How to Identify Data Loss and Inconsistencies
Question
How can I identify data loss and inconsistencies?
Environment
HVR 5
Answer
For HVR 5.6.0, we recommend that you use Online Compare to identify data loss and inconsistencies.
For the older versions of HVR, HVR Compare compares the data in the tables on source and target locations. It uses the channel definition as the basis for comparison, including any transformations that may be defined in the channel. It also takes the data type mappings between source and destination into consideration.
HVR Compare provides two modes:
Bulk: The bulk mode computes the checksum of all data in a table. If the checksum is different, HVR reports a difference between the source and destination tables, irrespective of whether the also-reported row count is identical. The bulk mode runs on the database server and only passes the checksum to the hub.

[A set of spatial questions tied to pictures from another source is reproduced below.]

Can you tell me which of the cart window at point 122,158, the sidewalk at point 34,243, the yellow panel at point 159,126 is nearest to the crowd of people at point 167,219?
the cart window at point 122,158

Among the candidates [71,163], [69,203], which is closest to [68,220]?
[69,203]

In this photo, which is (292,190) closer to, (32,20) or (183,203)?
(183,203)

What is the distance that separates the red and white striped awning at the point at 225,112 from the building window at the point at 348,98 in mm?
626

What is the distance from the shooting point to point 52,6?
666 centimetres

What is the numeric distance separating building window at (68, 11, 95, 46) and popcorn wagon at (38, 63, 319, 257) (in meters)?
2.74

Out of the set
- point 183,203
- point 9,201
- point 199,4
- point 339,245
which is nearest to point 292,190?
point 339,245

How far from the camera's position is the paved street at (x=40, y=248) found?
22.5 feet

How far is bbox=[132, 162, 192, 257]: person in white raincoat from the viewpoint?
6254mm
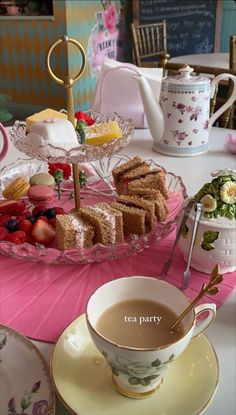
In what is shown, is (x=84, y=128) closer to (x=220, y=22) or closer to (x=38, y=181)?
(x=38, y=181)

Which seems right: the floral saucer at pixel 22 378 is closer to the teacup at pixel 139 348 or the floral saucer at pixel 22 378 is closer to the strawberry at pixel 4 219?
the teacup at pixel 139 348

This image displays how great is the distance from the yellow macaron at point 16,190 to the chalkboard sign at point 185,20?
3093 mm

Row-by-row: In the row-by-row mode, all data is sorted and passed to the hub for detailed comparison. Row-by-row comparison in verbose mode provides a detailed report of all differences, including a set of SQL statements to run on the destination of the compare operation. This brings its system back in sync with the source system.
You can run the compare jobs interactively or schedule them in the HVR job scheduler. When you schedule a compare job, separate log files are created for the job and all the output is sent to the hvr.out
log file. The compare job does not take in-flight transactions into consideration. So, you can expect some differences on a live system. Therefore, we recommend that you run the compare jobs during down-time or when the system is relatively idle.
Instructions
To identify tables that have data consistency issues, do the following:
Run HVR Compare in bulk mode for all tables.
For the tables with differences, do the following:
i. Run HVR Compare in row-by-row mode and make a note of the number of reported differences in a spreadsheet.
ii. Repeat Step i. multiple times for the tables that have differences. If the row-count of the differences varies with a low minimum (for example, 100, 10, 0, 1, or 0 on subsequent runs), it indicates that the differences are due to in-flight transactions. If the number varies with high minimum (for example, 10100, 10010, or 10000 on subsequent runs), it indicates that the table has missed data.
For the tables with data loss, do one of the following:
Run HVR Compare in row-by-row verbose mode to get the SQL statements that you can use to correct the data differences on the target.
Run HVR Refresh in online mode for these tables.